Currency prices are always moving, so the trader may decide to hold the position overnight.
The broker will roll over the position, resulting in a credit or debit based on the interest rate differential between the Eurozone and the U.S.
If the Eurozone has an interest rate of 4%, and the U.S. has an interest rate of 3%, the trader owns the higher interest rate currency because they bought EUR.
Therefore, at rollover, the trader should receive a small credit. If the EUR interest rate were lower than the USD rate, then the trader would be debited at rollover.
Rollover can affect a trading decision, mostly if the trade could help for the long term.
Large differences in interest rates can result in significant credits or debits each day, which can significantly enhance or erode the profits (or increase or reduce losses) of the trade.
Most brokers also provide leverage. Many brokers in the U.S. provide power up to 50:1. Let’s assume our trader uses 10:1 force on this transaction.
If using 10:1 leverage, the trader does not require to have $5,000 in their account, even though they are trading $5,000 worth of currency.
They only need $500. As long as there have $500 and 10:1 leverage, they can trade $5,000 worth of currency.
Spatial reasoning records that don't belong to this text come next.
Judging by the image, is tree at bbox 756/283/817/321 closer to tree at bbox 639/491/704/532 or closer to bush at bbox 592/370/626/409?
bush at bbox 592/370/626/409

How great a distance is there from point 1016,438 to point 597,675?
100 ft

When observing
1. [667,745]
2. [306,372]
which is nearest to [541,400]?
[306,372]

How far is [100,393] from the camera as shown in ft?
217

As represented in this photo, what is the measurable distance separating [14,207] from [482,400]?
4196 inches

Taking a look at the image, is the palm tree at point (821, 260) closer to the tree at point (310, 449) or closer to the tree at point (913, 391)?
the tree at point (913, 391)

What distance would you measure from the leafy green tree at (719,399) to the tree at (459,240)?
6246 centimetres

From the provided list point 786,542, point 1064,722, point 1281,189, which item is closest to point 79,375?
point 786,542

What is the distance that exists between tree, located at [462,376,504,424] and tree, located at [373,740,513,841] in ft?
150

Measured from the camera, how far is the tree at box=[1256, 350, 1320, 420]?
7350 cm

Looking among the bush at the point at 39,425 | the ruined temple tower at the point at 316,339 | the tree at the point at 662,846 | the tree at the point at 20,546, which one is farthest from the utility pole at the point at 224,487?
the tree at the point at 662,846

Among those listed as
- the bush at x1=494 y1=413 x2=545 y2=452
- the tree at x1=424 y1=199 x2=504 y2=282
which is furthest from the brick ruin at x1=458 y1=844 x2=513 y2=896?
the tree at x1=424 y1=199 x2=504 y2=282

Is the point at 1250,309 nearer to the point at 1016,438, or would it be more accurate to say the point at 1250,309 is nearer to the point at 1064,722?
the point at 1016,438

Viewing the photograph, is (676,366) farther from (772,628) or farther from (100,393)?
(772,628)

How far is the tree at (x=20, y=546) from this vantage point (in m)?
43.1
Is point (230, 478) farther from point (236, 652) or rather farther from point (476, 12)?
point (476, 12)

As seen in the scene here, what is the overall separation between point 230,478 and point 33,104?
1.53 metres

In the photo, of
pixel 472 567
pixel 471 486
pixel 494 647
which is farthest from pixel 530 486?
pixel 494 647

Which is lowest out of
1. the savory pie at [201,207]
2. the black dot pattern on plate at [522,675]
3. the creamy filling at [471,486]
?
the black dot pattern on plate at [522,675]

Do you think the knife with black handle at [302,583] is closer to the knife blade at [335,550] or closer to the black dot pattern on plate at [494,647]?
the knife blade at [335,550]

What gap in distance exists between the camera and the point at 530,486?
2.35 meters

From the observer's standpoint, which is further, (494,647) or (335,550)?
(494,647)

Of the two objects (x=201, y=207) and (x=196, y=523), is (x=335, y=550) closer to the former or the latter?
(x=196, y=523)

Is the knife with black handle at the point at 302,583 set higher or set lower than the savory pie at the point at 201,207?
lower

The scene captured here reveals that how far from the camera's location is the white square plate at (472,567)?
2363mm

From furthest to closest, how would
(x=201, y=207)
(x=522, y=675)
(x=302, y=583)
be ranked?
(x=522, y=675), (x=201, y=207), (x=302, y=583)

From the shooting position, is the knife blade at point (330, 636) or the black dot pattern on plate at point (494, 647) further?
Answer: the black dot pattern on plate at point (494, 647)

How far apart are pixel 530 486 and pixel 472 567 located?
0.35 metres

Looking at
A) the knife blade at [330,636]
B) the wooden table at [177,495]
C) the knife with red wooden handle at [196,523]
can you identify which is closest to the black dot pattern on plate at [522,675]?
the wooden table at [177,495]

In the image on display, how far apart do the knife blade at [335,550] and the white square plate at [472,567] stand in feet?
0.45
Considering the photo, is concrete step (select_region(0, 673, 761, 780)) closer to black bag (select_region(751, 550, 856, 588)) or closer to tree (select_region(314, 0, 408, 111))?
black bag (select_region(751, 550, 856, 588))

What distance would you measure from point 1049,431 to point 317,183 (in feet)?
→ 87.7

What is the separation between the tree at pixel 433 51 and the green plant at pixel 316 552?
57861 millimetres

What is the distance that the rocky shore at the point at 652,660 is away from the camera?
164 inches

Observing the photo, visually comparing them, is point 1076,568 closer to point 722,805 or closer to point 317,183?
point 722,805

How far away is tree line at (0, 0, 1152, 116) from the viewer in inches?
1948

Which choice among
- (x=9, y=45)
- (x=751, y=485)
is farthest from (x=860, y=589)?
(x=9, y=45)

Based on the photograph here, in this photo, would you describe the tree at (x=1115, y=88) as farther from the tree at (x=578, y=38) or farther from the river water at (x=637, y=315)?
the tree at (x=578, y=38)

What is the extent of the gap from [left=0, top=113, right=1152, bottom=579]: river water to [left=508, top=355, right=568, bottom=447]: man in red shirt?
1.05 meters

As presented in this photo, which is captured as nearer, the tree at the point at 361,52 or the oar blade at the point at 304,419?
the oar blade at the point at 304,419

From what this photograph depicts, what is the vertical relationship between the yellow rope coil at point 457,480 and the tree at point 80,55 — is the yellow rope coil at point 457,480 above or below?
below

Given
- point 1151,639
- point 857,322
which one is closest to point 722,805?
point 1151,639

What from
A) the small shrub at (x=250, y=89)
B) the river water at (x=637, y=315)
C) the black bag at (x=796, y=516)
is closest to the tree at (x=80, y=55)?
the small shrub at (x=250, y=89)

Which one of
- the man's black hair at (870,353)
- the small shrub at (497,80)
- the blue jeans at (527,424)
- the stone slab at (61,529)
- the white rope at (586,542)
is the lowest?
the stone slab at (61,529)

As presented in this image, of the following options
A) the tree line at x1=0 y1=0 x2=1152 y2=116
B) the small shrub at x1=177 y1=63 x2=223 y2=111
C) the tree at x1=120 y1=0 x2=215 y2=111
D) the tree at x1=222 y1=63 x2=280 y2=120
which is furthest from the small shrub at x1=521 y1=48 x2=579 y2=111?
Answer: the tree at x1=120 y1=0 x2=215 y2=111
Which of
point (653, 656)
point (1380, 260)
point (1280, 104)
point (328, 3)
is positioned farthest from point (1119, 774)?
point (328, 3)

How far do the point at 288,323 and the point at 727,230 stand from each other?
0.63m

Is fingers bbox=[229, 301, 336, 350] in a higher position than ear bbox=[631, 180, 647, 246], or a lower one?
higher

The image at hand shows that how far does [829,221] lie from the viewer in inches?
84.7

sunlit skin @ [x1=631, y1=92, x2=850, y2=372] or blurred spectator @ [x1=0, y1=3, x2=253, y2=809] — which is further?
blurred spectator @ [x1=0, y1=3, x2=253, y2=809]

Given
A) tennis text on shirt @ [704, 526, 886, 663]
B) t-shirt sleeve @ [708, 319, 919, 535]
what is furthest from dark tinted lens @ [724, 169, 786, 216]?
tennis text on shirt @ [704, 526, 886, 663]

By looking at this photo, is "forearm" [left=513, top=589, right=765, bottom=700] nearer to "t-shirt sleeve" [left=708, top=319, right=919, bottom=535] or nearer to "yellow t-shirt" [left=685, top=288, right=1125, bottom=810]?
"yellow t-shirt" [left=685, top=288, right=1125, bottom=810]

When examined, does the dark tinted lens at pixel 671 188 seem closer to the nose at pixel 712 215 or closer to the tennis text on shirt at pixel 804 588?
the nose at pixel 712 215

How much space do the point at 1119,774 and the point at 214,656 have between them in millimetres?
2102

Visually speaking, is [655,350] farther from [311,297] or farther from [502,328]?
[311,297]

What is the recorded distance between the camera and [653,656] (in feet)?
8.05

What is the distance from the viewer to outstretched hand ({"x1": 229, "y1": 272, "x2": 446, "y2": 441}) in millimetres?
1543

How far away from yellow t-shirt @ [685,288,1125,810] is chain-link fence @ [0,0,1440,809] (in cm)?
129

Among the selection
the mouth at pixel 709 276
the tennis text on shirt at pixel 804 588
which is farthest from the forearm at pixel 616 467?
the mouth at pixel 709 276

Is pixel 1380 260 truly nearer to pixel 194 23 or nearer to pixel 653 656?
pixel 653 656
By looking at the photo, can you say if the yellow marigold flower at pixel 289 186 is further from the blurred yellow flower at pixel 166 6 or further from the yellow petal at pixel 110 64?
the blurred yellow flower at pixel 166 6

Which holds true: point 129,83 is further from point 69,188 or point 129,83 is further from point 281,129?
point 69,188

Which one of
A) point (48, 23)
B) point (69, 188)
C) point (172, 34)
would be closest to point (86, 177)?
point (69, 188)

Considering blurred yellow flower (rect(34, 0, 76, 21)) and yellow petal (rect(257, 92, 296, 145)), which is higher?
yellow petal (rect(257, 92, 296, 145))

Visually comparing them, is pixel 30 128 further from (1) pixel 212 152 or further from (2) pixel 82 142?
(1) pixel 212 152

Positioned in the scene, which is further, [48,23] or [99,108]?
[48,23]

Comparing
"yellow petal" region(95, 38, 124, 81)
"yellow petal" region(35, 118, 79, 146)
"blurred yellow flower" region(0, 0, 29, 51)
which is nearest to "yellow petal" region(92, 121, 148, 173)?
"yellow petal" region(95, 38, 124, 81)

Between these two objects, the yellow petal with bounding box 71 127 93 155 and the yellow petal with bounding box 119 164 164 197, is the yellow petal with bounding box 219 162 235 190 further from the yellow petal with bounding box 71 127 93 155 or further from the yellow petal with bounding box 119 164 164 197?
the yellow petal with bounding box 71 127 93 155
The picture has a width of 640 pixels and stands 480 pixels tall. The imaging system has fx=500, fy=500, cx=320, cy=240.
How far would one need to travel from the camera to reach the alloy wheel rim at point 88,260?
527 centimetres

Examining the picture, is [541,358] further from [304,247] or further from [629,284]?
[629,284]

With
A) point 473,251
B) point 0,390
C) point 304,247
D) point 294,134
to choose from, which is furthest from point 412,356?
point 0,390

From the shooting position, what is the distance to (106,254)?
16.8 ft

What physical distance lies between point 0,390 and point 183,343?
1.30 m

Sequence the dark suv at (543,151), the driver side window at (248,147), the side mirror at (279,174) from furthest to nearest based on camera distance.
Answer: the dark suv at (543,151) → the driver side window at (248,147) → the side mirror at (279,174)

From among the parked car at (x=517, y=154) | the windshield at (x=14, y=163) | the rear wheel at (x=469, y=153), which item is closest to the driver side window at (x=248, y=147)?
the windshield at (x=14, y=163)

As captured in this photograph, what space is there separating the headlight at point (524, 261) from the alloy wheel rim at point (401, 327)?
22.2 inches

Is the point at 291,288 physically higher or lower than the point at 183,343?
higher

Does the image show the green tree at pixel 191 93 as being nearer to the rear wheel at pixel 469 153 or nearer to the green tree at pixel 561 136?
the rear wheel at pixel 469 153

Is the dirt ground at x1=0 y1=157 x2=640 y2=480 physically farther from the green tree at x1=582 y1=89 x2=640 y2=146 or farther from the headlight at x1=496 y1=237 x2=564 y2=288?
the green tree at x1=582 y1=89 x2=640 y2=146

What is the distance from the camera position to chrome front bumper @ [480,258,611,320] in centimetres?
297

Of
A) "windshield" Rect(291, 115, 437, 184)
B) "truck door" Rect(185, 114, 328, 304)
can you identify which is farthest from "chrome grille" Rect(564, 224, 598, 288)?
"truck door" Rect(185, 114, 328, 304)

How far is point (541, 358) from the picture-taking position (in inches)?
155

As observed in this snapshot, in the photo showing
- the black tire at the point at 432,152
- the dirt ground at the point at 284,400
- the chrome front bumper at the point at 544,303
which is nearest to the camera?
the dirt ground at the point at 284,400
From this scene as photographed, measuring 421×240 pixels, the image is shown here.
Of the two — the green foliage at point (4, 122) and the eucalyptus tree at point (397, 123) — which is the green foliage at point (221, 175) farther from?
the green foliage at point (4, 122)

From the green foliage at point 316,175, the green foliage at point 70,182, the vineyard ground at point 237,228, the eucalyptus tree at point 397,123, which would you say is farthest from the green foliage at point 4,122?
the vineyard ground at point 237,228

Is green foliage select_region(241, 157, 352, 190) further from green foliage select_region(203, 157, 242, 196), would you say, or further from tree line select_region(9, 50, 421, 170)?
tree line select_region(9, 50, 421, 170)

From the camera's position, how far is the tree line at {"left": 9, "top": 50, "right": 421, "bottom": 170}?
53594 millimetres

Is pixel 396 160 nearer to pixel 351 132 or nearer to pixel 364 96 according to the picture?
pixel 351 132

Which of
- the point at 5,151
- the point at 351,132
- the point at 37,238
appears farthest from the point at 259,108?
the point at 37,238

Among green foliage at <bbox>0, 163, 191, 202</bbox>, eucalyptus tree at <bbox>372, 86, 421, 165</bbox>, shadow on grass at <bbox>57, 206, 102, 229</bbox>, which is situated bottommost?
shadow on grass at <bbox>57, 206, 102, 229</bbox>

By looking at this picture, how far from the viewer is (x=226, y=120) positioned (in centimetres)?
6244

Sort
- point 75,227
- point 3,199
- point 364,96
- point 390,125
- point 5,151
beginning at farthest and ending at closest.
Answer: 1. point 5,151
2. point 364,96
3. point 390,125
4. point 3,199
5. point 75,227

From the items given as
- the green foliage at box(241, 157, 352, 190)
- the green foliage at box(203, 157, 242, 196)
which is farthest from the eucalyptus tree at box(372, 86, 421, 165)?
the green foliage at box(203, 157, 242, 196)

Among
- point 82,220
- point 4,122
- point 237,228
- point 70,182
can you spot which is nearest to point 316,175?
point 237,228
If they utilize 20:1 leverage, they only need $250 in their account (because $250 x 20 = $5,000).
The forex (FX) market is a network of institutions, allowing for trading 24 hours a day, five days per week, except when all markets close because of a holiday.
Retail traders can open a forex account and then buy and sell currencies. A profit or loss results from the difference in price the currency pair was bought and sold at.
Forwards and futures are another way to participate in the forex market. Forwards customizable with the currencies exchange after expiry. Many are not customizable and more readily used by speculators, but the positions often close before expiry (to avoid settlement).